Last Wednesday, The New York Times devoted nearly seven pages to a story which essentially speaks for itself: 2,000 Americans have died in the Iraq War.
No other newspaper featured such coverage. On the front page was a color photograph of a grieving widow being presented with the flag that draped her husband’s coffin. On pages A14 and A15, there were two more large, color photographs of grieving family members, accompanied by a long article and a computerized graphic charting the number of deaths per day in Iraq, which stretches across the bottom of both pages.
Then, on pages A16-A19, were the faces of the most recent 1,000 service members killed in the line of duty, with their name, age and hometown listed below each photo. The photos are small; small enough that the reader might find it difficult to concentrate on just one. The collection of images washes over the reader’s consciousness like a tidal wave, and it’s not hard to imagine that such an impression is exactly what The New York Times had in mind – to flood readers with feelings of remorse and regret, to create a force of emotion so overwhelming that remembrance of the cause for which these men and women gave their lives becomes nearly impossible.
Ostensibly, the Times was merely attempting to give a face to the names that are so often lost in the shuffle, but in fact it is simply manipulating a body count to further its own ideas about the war.
The headlines also indicate that the purpose of the coverage is an effort to present the war in an unfavorable light. Most have to do with the fact that many of the dead were on their second or third tour in Iraq, taking focus off of the enemies who line the roadside with bombs and placing the blame squarely on the shoulders of Washington policy makers. It’s almost as if to say George Bush is more responsible for their deaths than the insurgents who actually killed them.

Dataset.
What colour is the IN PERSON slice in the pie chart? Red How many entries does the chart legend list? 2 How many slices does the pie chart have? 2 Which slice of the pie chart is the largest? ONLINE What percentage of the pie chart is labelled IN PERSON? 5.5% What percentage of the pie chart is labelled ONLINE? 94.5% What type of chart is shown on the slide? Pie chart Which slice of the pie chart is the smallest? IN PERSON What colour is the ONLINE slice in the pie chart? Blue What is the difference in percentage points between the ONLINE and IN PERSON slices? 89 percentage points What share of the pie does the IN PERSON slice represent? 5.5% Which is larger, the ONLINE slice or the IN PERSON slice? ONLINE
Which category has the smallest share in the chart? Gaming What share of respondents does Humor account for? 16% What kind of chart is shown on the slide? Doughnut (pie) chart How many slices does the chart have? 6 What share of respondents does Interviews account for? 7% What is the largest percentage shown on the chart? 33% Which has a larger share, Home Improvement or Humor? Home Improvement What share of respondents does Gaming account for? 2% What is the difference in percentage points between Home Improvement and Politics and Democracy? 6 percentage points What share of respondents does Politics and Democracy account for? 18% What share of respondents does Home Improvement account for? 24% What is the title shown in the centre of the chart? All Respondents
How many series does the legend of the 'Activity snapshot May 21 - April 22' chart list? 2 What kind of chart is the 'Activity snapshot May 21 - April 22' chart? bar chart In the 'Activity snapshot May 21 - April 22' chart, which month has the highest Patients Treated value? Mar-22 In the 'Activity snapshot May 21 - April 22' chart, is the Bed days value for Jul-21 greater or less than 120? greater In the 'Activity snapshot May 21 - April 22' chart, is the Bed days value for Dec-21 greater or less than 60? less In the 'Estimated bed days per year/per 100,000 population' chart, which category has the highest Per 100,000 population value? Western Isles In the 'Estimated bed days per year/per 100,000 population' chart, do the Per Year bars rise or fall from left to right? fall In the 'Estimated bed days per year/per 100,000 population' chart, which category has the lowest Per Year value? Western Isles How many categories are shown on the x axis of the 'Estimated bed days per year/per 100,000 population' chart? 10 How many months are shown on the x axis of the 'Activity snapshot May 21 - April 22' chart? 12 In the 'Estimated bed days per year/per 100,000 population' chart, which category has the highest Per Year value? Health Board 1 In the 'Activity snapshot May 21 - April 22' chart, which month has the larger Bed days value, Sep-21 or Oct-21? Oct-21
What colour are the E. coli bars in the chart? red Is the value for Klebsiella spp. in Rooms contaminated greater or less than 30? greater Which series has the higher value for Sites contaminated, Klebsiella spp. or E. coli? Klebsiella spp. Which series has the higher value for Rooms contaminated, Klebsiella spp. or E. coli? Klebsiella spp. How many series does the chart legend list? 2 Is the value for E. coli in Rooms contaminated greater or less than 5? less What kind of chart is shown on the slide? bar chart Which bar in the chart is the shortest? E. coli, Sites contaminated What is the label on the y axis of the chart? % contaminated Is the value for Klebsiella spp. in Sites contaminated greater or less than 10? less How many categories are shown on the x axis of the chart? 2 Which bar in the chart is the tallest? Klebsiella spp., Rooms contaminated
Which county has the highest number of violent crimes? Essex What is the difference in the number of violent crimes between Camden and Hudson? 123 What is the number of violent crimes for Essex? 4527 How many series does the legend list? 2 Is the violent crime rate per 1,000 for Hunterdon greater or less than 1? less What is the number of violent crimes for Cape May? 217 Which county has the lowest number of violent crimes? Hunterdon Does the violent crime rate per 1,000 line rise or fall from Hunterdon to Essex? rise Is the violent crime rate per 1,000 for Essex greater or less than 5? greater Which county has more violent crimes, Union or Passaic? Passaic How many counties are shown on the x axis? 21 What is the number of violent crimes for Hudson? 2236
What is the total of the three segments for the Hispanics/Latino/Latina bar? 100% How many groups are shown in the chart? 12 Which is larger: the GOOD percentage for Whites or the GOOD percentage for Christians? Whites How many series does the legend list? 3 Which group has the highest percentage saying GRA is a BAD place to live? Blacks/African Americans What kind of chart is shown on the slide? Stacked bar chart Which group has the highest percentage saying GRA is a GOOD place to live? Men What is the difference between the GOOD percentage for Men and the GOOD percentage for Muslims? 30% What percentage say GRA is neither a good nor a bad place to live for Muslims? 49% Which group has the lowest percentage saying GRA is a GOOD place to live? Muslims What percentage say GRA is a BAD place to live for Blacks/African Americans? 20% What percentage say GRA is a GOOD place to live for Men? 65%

Tasks for this exercise.
**A)** List the details that the commentary on The New York Times's Iraq War coverage says appear below each service member's photo.
**B)** Carry on the commentary on The New York Times's Iraq War coverage, starting after its final sentence.

Responses to the exercise.
**A)** Name, age and hometown.

**B)**
Under the guise of objective journalism, the Times has distorted the significance of the number of dead. It has sought to create the impression that the soldiers, sailors, airmen and marines that died on the sands of Iraq were not heroes, but victims, slaughtered in an unjust war, waged by uncaring leaders and supported only by those who have not felt the loss of a loved one.
In essence, the Times’ coverage of the 2,000th death in Iraq is the quintessential example of liberal media bias. It has seized on an artificial benchmark in the course of the war to make a point about the war’s injustice – as if the 2,000th death is somehow more significant than the 1,999th or the 2,001st. Also, the coverage focuses on only one side of the story, emphasizing the grief of death over the pride of sacrifice that so many feel. It has wholly ignored the larger context of the story, totally disregarding the possibility that the deaths of these service members contributed to the accomplishment of substantial political objectives that were little more than a series of pipe dreams only five years ago. But most disgraceful of all, it has hijacked the images of the brave men and women who gave their lives in order to push its own political agenda.
The above editorial is the opinion of two members of the Daily Kent Stater editorial board.